This resource contains information for selected indications for KEYTRUDA QLEX. It is provided as a reference only and may be relevant when billing for KEYTRUDA QLEX, and the administration of this product. This information is current as of February 2026. For information about billing and coding products other than KEYTRUDA QLEX, please contact the manufacturer of the product or the applicable payer.
When submitting a claim for KEYTRUDA QLEX, always verify coding requirements with the relevant payer. Coding requirements may vary by insurer or plan; please refer to the payer-specific policies to understand what may be covered.
Check with the relevant payer regarding guidance on which diagnoses they will recognize and the applicability of secondary codes. Health care professionals are solely responsible for selecting codes that appropriately reflect the patient’s diagnosis, the services rendered, and the applicable payers’ guidelines.
Providers should document the diagnosis with a sufficiently high degree of specificity based on the information available to enable the identification of the most appropriate code. Although CMS has said that an unspecified code may be appropriate in some cases, CMS has advised that you should always code with as much specificity as possible to be consistent with the clinical documentation.
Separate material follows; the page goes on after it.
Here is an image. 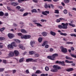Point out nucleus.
I'll return each instance as SVG.
<instances>
[{"instance_id":"obj_1","label":"nucleus","mask_w":76,"mask_h":76,"mask_svg":"<svg viewBox=\"0 0 76 76\" xmlns=\"http://www.w3.org/2000/svg\"><path fill=\"white\" fill-rule=\"evenodd\" d=\"M61 25H61H59L58 26V27L60 29H67V26L69 25V23H61Z\"/></svg>"},{"instance_id":"obj_2","label":"nucleus","mask_w":76,"mask_h":76,"mask_svg":"<svg viewBox=\"0 0 76 76\" xmlns=\"http://www.w3.org/2000/svg\"><path fill=\"white\" fill-rule=\"evenodd\" d=\"M53 68H52L50 71L53 72H57L58 71V69H61V68L57 65H54L53 66Z\"/></svg>"},{"instance_id":"obj_3","label":"nucleus","mask_w":76,"mask_h":76,"mask_svg":"<svg viewBox=\"0 0 76 76\" xmlns=\"http://www.w3.org/2000/svg\"><path fill=\"white\" fill-rule=\"evenodd\" d=\"M60 48L61 49V50L62 52H63L64 53H66L67 52V49L66 48H64L63 47L61 46L60 47Z\"/></svg>"},{"instance_id":"obj_4","label":"nucleus","mask_w":76,"mask_h":76,"mask_svg":"<svg viewBox=\"0 0 76 76\" xmlns=\"http://www.w3.org/2000/svg\"><path fill=\"white\" fill-rule=\"evenodd\" d=\"M8 36L9 38L12 39V38H13L15 37V35L13 34L9 33L8 34Z\"/></svg>"},{"instance_id":"obj_5","label":"nucleus","mask_w":76,"mask_h":76,"mask_svg":"<svg viewBox=\"0 0 76 76\" xmlns=\"http://www.w3.org/2000/svg\"><path fill=\"white\" fill-rule=\"evenodd\" d=\"M47 58H49L50 60H54V57H53V56L52 55V56H47Z\"/></svg>"},{"instance_id":"obj_6","label":"nucleus","mask_w":76,"mask_h":76,"mask_svg":"<svg viewBox=\"0 0 76 76\" xmlns=\"http://www.w3.org/2000/svg\"><path fill=\"white\" fill-rule=\"evenodd\" d=\"M11 4L12 6H18V5H19V3L18 2H13L11 3Z\"/></svg>"},{"instance_id":"obj_7","label":"nucleus","mask_w":76,"mask_h":76,"mask_svg":"<svg viewBox=\"0 0 76 76\" xmlns=\"http://www.w3.org/2000/svg\"><path fill=\"white\" fill-rule=\"evenodd\" d=\"M7 47L9 49H10L11 48L13 49V45L12 44V43L10 45H8L7 46Z\"/></svg>"},{"instance_id":"obj_8","label":"nucleus","mask_w":76,"mask_h":76,"mask_svg":"<svg viewBox=\"0 0 76 76\" xmlns=\"http://www.w3.org/2000/svg\"><path fill=\"white\" fill-rule=\"evenodd\" d=\"M19 47L20 48L22 49V50H25V48L23 46L22 44H19Z\"/></svg>"},{"instance_id":"obj_9","label":"nucleus","mask_w":76,"mask_h":76,"mask_svg":"<svg viewBox=\"0 0 76 76\" xmlns=\"http://www.w3.org/2000/svg\"><path fill=\"white\" fill-rule=\"evenodd\" d=\"M34 24L35 25H36L37 26H38V27H42V25H41V24H40V23H35Z\"/></svg>"},{"instance_id":"obj_10","label":"nucleus","mask_w":76,"mask_h":76,"mask_svg":"<svg viewBox=\"0 0 76 76\" xmlns=\"http://www.w3.org/2000/svg\"><path fill=\"white\" fill-rule=\"evenodd\" d=\"M31 36L30 35H25V39H29L31 38Z\"/></svg>"},{"instance_id":"obj_11","label":"nucleus","mask_w":76,"mask_h":76,"mask_svg":"<svg viewBox=\"0 0 76 76\" xmlns=\"http://www.w3.org/2000/svg\"><path fill=\"white\" fill-rule=\"evenodd\" d=\"M9 56L10 57H13L14 56V53L13 52H11L9 53Z\"/></svg>"},{"instance_id":"obj_12","label":"nucleus","mask_w":76,"mask_h":76,"mask_svg":"<svg viewBox=\"0 0 76 76\" xmlns=\"http://www.w3.org/2000/svg\"><path fill=\"white\" fill-rule=\"evenodd\" d=\"M14 53L16 56H18L19 55V52L17 50H15L14 51Z\"/></svg>"},{"instance_id":"obj_13","label":"nucleus","mask_w":76,"mask_h":76,"mask_svg":"<svg viewBox=\"0 0 76 76\" xmlns=\"http://www.w3.org/2000/svg\"><path fill=\"white\" fill-rule=\"evenodd\" d=\"M20 31L21 32L24 34H27L28 33L27 31H26V30H25L24 29H21Z\"/></svg>"},{"instance_id":"obj_14","label":"nucleus","mask_w":76,"mask_h":76,"mask_svg":"<svg viewBox=\"0 0 76 76\" xmlns=\"http://www.w3.org/2000/svg\"><path fill=\"white\" fill-rule=\"evenodd\" d=\"M30 45L31 47H33L34 46H33V44H35V41H31L30 43Z\"/></svg>"},{"instance_id":"obj_15","label":"nucleus","mask_w":76,"mask_h":76,"mask_svg":"<svg viewBox=\"0 0 76 76\" xmlns=\"http://www.w3.org/2000/svg\"><path fill=\"white\" fill-rule=\"evenodd\" d=\"M50 34L52 35H53V36H55V35H56V33L51 31L50 32Z\"/></svg>"},{"instance_id":"obj_16","label":"nucleus","mask_w":76,"mask_h":76,"mask_svg":"<svg viewBox=\"0 0 76 76\" xmlns=\"http://www.w3.org/2000/svg\"><path fill=\"white\" fill-rule=\"evenodd\" d=\"M59 64H61L62 66H65V64H64V62L63 61H59Z\"/></svg>"},{"instance_id":"obj_17","label":"nucleus","mask_w":76,"mask_h":76,"mask_svg":"<svg viewBox=\"0 0 76 76\" xmlns=\"http://www.w3.org/2000/svg\"><path fill=\"white\" fill-rule=\"evenodd\" d=\"M31 12L32 13H37L38 12L36 9H34L31 10Z\"/></svg>"},{"instance_id":"obj_18","label":"nucleus","mask_w":76,"mask_h":76,"mask_svg":"<svg viewBox=\"0 0 76 76\" xmlns=\"http://www.w3.org/2000/svg\"><path fill=\"white\" fill-rule=\"evenodd\" d=\"M34 61V62H36L37 61V60H34L32 58H29V61Z\"/></svg>"},{"instance_id":"obj_19","label":"nucleus","mask_w":76,"mask_h":76,"mask_svg":"<svg viewBox=\"0 0 76 76\" xmlns=\"http://www.w3.org/2000/svg\"><path fill=\"white\" fill-rule=\"evenodd\" d=\"M42 72L41 71L39 70H37L35 72V73L37 74H39V73H42Z\"/></svg>"},{"instance_id":"obj_20","label":"nucleus","mask_w":76,"mask_h":76,"mask_svg":"<svg viewBox=\"0 0 76 76\" xmlns=\"http://www.w3.org/2000/svg\"><path fill=\"white\" fill-rule=\"evenodd\" d=\"M42 35L44 37H46L47 36V33L45 32H43L42 33Z\"/></svg>"},{"instance_id":"obj_21","label":"nucleus","mask_w":76,"mask_h":76,"mask_svg":"<svg viewBox=\"0 0 76 76\" xmlns=\"http://www.w3.org/2000/svg\"><path fill=\"white\" fill-rule=\"evenodd\" d=\"M60 35H63L64 36H67V34L66 33H63L62 32L60 33Z\"/></svg>"},{"instance_id":"obj_22","label":"nucleus","mask_w":76,"mask_h":76,"mask_svg":"<svg viewBox=\"0 0 76 76\" xmlns=\"http://www.w3.org/2000/svg\"><path fill=\"white\" fill-rule=\"evenodd\" d=\"M73 68H71L68 69H67V72H71V71H73Z\"/></svg>"},{"instance_id":"obj_23","label":"nucleus","mask_w":76,"mask_h":76,"mask_svg":"<svg viewBox=\"0 0 76 76\" xmlns=\"http://www.w3.org/2000/svg\"><path fill=\"white\" fill-rule=\"evenodd\" d=\"M65 62L67 63H73V61H69L67 60H66L65 61Z\"/></svg>"},{"instance_id":"obj_24","label":"nucleus","mask_w":76,"mask_h":76,"mask_svg":"<svg viewBox=\"0 0 76 76\" xmlns=\"http://www.w3.org/2000/svg\"><path fill=\"white\" fill-rule=\"evenodd\" d=\"M11 44L12 45L13 47H17V45L15 44V42H12V43Z\"/></svg>"},{"instance_id":"obj_25","label":"nucleus","mask_w":76,"mask_h":76,"mask_svg":"<svg viewBox=\"0 0 76 76\" xmlns=\"http://www.w3.org/2000/svg\"><path fill=\"white\" fill-rule=\"evenodd\" d=\"M65 3H69L70 2V0H64Z\"/></svg>"},{"instance_id":"obj_26","label":"nucleus","mask_w":76,"mask_h":76,"mask_svg":"<svg viewBox=\"0 0 76 76\" xmlns=\"http://www.w3.org/2000/svg\"><path fill=\"white\" fill-rule=\"evenodd\" d=\"M24 60V58H22L21 59H20L19 60V62L20 63H22L23 61Z\"/></svg>"},{"instance_id":"obj_27","label":"nucleus","mask_w":76,"mask_h":76,"mask_svg":"<svg viewBox=\"0 0 76 76\" xmlns=\"http://www.w3.org/2000/svg\"><path fill=\"white\" fill-rule=\"evenodd\" d=\"M69 24V26H72V27H75V25L72 24L71 23H68V25Z\"/></svg>"},{"instance_id":"obj_28","label":"nucleus","mask_w":76,"mask_h":76,"mask_svg":"<svg viewBox=\"0 0 76 76\" xmlns=\"http://www.w3.org/2000/svg\"><path fill=\"white\" fill-rule=\"evenodd\" d=\"M38 41L39 42H41L42 41V39L41 37H39L38 39Z\"/></svg>"},{"instance_id":"obj_29","label":"nucleus","mask_w":76,"mask_h":76,"mask_svg":"<svg viewBox=\"0 0 76 76\" xmlns=\"http://www.w3.org/2000/svg\"><path fill=\"white\" fill-rule=\"evenodd\" d=\"M52 56H53L54 58H55L56 57H57L58 56V54L57 53H55L52 55Z\"/></svg>"},{"instance_id":"obj_30","label":"nucleus","mask_w":76,"mask_h":76,"mask_svg":"<svg viewBox=\"0 0 76 76\" xmlns=\"http://www.w3.org/2000/svg\"><path fill=\"white\" fill-rule=\"evenodd\" d=\"M4 15V13L2 11L0 12V16H2Z\"/></svg>"},{"instance_id":"obj_31","label":"nucleus","mask_w":76,"mask_h":76,"mask_svg":"<svg viewBox=\"0 0 76 76\" xmlns=\"http://www.w3.org/2000/svg\"><path fill=\"white\" fill-rule=\"evenodd\" d=\"M15 41L16 42H17V43H20V41L19 39H16L15 40Z\"/></svg>"},{"instance_id":"obj_32","label":"nucleus","mask_w":76,"mask_h":76,"mask_svg":"<svg viewBox=\"0 0 76 76\" xmlns=\"http://www.w3.org/2000/svg\"><path fill=\"white\" fill-rule=\"evenodd\" d=\"M5 29V27H3L1 28H0V31H1V32H3V31H4V30Z\"/></svg>"},{"instance_id":"obj_33","label":"nucleus","mask_w":76,"mask_h":76,"mask_svg":"<svg viewBox=\"0 0 76 76\" xmlns=\"http://www.w3.org/2000/svg\"><path fill=\"white\" fill-rule=\"evenodd\" d=\"M42 14L44 15H45V16H47V13H46V12H45H45H44V11L42 12Z\"/></svg>"},{"instance_id":"obj_34","label":"nucleus","mask_w":76,"mask_h":76,"mask_svg":"<svg viewBox=\"0 0 76 76\" xmlns=\"http://www.w3.org/2000/svg\"><path fill=\"white\" fill-rule=\"evenodd\" d=\"M28 15H29L28 12H26L23 15V16H26Z\"/></svg>"},{"instance_id":"obj_35","label":"nucleus","mask_w":76,"mask_h":76,"mask_svg":"<svg viewBox=\"0 0 76 76\" xmlns=\"http://www.w3.org/2000/svg\"><path fill=\"white\" fill-rule=\"evenodd\" d=\"M29 54H31V55H32L33 54H34V52L33 51H29Z\"/></svg>"},{"instance_id":"obj_36","label":"nucleus","mask_w":76,"mask_h":76,"mask_svg":"<svg viewBox=\"0 0 76 76\" xmlns=\"http://www.w3.org/2000/svg\"><path fill=\"white\" fill-rule=\"evenodd\" d=\"M70 35L71 37H76V35L75 34H74L73 33L70 34Z\"/></svg>"},{"instance_id":"obj_37","label":"nucleus","mask_w":76,"mask_h":76,"mask_svg":"<svg viewBox=\"0 0 76 76\" xmlns=\"http://www.w3.org/2000/svg\"><path fill=\"white\" fill-rule=\"evenodd\" d=\"M45 69L46 71H48L49 70V68L48 66H46L45 67Z\"/></svg>"},{"instance_id":"obj_38","label":"nucleus","mask_w":76,"mask_h":76,"mask_svg":"<svg viewBox=\"0 0 76 76\" xmlns=\"http://www.w3.org/2000/svg\"><path fill=\"white\" fill-rule=\"evenodd\" d=\"M40 76H48V74H42L40 75Z\"/></svg>"},{"instance_id":"obj_39","label":"nucleus","mask_w":76,"mask_h":76,"mask_svg":"<svg viewBox=\"0 0 76 76\" xmlns=\"http://www.w3.org/2000/svg\"><path fill=\"white\" fill-rule=\"evenodd\" d=\"M41 21L42 22H47V20H44V19H41Z\"/></svg>"},{"instance_id":"obj_40","label":"nucleus","mask_w":76,"mask_h":76,"mask_svg":"<svg viewBox=\"0 0 76 76\" xmlns=\"http://www.w3.org/2000/svg\"><path fill=\"white\" fill-rule=\"evenodd\" d=\"M66 44H73V42H67L66 43Z\"/></svg>"},{"instance_id":"obj_41","label":"nucleus","mask_w":76,"mask_h":76,"mask_svg":"<svg viewBox=\"0 0 76 76\" xmlns=\"http://www.w3.org/2000/svg\"><path fill=\"white\" fill-rule=\"evenodd\" d=\"M64 14H67V10H64Z\"/></svg>"},{"instance_id":"obj_42","label":"nucleus","mask_w":76,"mask_h":76,"mask_svg":"<svg viewBox=\"0 0 76 76\" xmlns=\"http://www.w3.org/2000/svg\"><path fill=\"white\" fill-rule=\"evenodd\" d=\"M66 59H67L68 60H72V58H71L67 56H66Z\"/></svg>"},{"instance_id":"obj_43","label":"nucleus","mask_w":76,"mask_h":76,"mask_svg":"<svg viewBox=\"0 0 76 76\" xmlns=\"http://www.w3.org/2000/svg\"><path fill=\"white\" fill-rule=\"evenodd\" d=\"M58 12V10H55L54 13H57V14H58V13H59V12Z\"/></svg>"},{"instance_id":"obj_44","label":"nucleus","mask_w":76,"mask_h":76,"mask_svg":"<svg viewBox=\"0 0 76 76\" xmlns=\"http://www.w3.org/2000/svg\"><path fill=\"white\" fill-rule=\"evenodd\" d=\"M16 9H18V10H19L20 9V6H17L16 7Z\"/></svg>"},{"instance_id":"obj_45","label":"nucleus","mask_w":76,"mask_h":76,"mask_svg":"<svg viewBox=\"0 0 76 76\" xmlns=\"http://www.w3.org/2000/svg\"><path fill=\"white\" fill-rule=\"evenodd\" d=\"M24 1V0H18V2L19 3H22V2Z\"/></svg>"},{"instance_id":"obj_46","label":"nucleus","mask_w":76,"mask_h":76,"mask_svg":"<svg viewBox=\"0 0 76 76\" xmlns=\"http://www.w3.org/2000/svg\"><path fill=\"white\" fill-rule=\"evenodd\" d=\"M4 70V68H0V72H3Z\"/></svg>"},{"instance_id":"obj_47","label":"nucleus","mask_w":76,"mask_h":76,"mask_svg":"<svg viewBox=\"0 0 76 76\" xmlns=\"http://www.w3.org/2000/svg\"><path fill=\"white\" fill-rule=\"evenodd\" d=\"M35 56L36 57H38L39 56V55L38 54H35Z\"/></svg>"},{"instance_id":"obj_48","label":"nucleus","mask_w":76,"mask_h":76,"mask_svg":"<svg viewBox=\"0 0 76 76\" xmlns=\"http://www.w3.org/2000/svg\"><path fill=\"white\" fill-rule=\"evenodd\" d=\"M71 56L74 57V58H76V55H73L72 54H71Z\"/></svg>"},{"instance_id":"obj_49","label":"nucleus","mask_w":76,"mask_h":76,"mask_svg":"<svg viewBox=\"0 0 76 76\" xmlns=\"http://www.w3.org/2000/svg\"><path fill=\"white\" fill-rule=\"evenodd\" d=\"M25 10V9L24 8H22L20 10V12H23Z\"/></svg>"},{"instance_id":"obj_50","label":"nucleus","mask_w":76,"mask_h":76,"mask_svg":"<svg viewBox=\"0 0 76 76\" xmlns=\"http://www.w3.org/2000/svg\"><path fill=\"white\" fill-rule=\"evenodd\" d=\"M5 39V38L4 37H0V40H4Z\"/></svg>"},{"instance_id":"obj_51","label":"nucleus","mask_w":76,"mask_h":76,"mask_svg":"<svg viewBox=\"0 0 76 76\" xmlns=\"http://www.w3.org/2000/svg\"><path fill=\"white\" fill-rule=\"evenodd\" d=\"M26 72L27 73V74H28L29 73V70L28 69L26 70Z\"/></svg>"},{"instance_id":"obj_52","label":"nucleus","mask_w":76,"mask_h":76,"mask_svg":"<svg viewBox=\"0 0 76 76\" xmlns=\"http://www.w3.org/2000/svg\"><path fill=\"white\" fill-rule=\"evenodd\" d=\"M59 20H65V19L63 18H59Z\"/></svg>"},{"instance_id":"obj_53","label":"nucleus","mask_w":76,"mask_h":76,"mask_svg":"<svg viewBox=\"0 0 76 76\" xmlns=\"http://www.w3.org/2000/svg\"><path fill=\"white\" fill-rule=\"evenodd\" d=\"M44 43H45V44H48V42L47 41H44Z\"/></svg>"},{"instance_id":"obj_54","label":"nucleus","mask_w":76,"mask_h":76,"mask_svg":"<svg viewBox=\"0 0 76 76\" xmlns=\"http://www.w3.org/2000/svg\"><path fill=\"white\" fill-rule=\"evenodd\" d=\"M49 45H45V47L46 48H48Z\"/></svg>"},{"instance_id":"obj_55","label":"nucleus","mask_w":76,"mask_h":76,"mask_svg":"<svg viewBox=\"0 0 76 76\" xmlns=\"http://www.w3.org/2000/svg\"><path fill=\"white\" fill-rule=\"evenodd\" d=\"M32 1L33 2H34L35 3H37V2L38 1V0H33Z\"/></svg>"},{"instance_id":"obj_56","label":"nucleus","mask_w":76,"mask_h":76,"mask_svg":"<svg viewBox=\"0 0 76 76\" xmlns=\"http://www.w3.org/2000/svg\"><path fill=\"white\" fill-rule=\"evenodd\" d=\"M7 62V61L5 60H3V63L6 64V62Z\"/></svg>"},{"instance_id":"obj_57","label":"nucleus","mask_w":76,"mask_h":76,"mask_svg":"<svg viewBox=\"0 0 76 76\" xmlns=\"http://www.w3.org/2000/svg\"><path fill=\"white\" fill-rule=\"evenodd\" d=\"M17 35H19V36H21L22 34V33H19L17 34Z\"/></svg>"},{"instance_id":"obj_58","label":"nucleus","mask_w":76,"mask_h":76,"mask_svg":"<svg viewBox=\"0 0 76 76\" xmlns=\"http://www.w3.org/2000/svg\"><path fill=\"white\" fill-rule=\"evenodd\" d=\"M21 38H23V39L24 38V39H25V35H22L21 36Z\"/></svg>"},{"instance_id":"obj_59","label":"nucleus","mask_w":76,"mask_h":76,"mask_svg":"<svg viewBox=\"0 0 76 76\" xmlns=\"http://www.w3.org/2000/svg\"><path fill=\"white\" fill-rule=\"evenodd\" d=\"M33 22L34 23H37L36 22H37V20H33Z\"/></svg>"},{"instance_id":"obj_60","label":"nucleus","mask_w":76,"mask_h":76,"mask_svg":"<svg viewBox=\"0 0 76 76\" xmlns=\"http://www.w3.org/2000/svg\"><path fill=\"white\" fill-rule=\"evenodd\" d=\"M56 22H60V20L59 19H57L56 21Z\"/></svg>"},{"instance_id":"obj_61","label":"nucleus","mask_w":76,"mask_h":76,"mask_svg":"<svg viewBox=\"0 0 76 76\" xmlns=\"http://www.w3.org/2000/svg\"><path fill=\"white\" fill-rule=\"evenodd\" d=\"M9 15V14L8 13H5L4 14V15L5 16H8Z\"/></svg>"},{"instance_id":"obj_62","label":"nucleus","mask_w":76,"mask_h":76,"mask_svg":"<svg viewBox=\"0 0 76 76\" xmlns=\"http://www.w3.org/2000/svg\"><path fill=\"white\" fill-rule=\"evenodd\" d=\"M50 52H52V51H53V49L52 48H50Z\"/></svg>"},{"instance_id":"obj_63","label":"nucleus","mask_w":76,"mask_h":76,"mask_svg":"<svg viewBox=\"0 0 76 76\" xmlns=\"http://www.w3.org/2000/svg\"><path fill=\"white\" fill-rule=\"evenodd\" d=\"M45 12H46L47 14H49V13H50V12L48 11H45Z\"/></svg>"},{"instance_id":"obj_64","label":"nucleus","mask_w":76,"mask_h":76,"mask_svg":"<svg viewBox=\"0 0 76 76\" xmlns=\"http://www.w3.org/2000/svg\"><path fill=\"white\" fill-rule=\"evenodd\" d=\"M45 8H48V6L47 4H46L45 5Z\"/></svg>"}]
</instances>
Merck and its agents make no warranties concerning the accuracy or appropriateness of this information for your particular use given the frequent changes in public and private payer billing. Merck cautions that payer-coding requirements vary and can frequently change, so it is important to regularly check with each payer or, where applicable, the Medicare Administrative Contractor as to payer-specific requirements. The use of this information does not guarantee payment or that any payment received will cover your costs.
Indication
KEYTRUDA QLEX is indicated for the treatment of adult patients with unresectable or metastatic microsatellite instability-high (MSI-H) or mismatch repair deficient (dMMR) colorectal cancer (CRC) as determined by an FDA-authorized test.
CMS=Centers for Medicare & Medicaid Services.
Click here for FDA-approved dosing information.
Possible relevant diagnosis codes for advanced MSI-H/dMMR CRC
Learn more about each diagnosis code and descriptor by selecting from the series options below.
When assigning ICD-10-CM for MSI-H/dMMR advanced tumors treated with KEYTRUDA, identify the appropriate ICD-10-CM category for the advanced malignant neoplasm of the body part under treatment and select the code based on the specific site. For example: C18.6 malignant neoplasm of descending colon.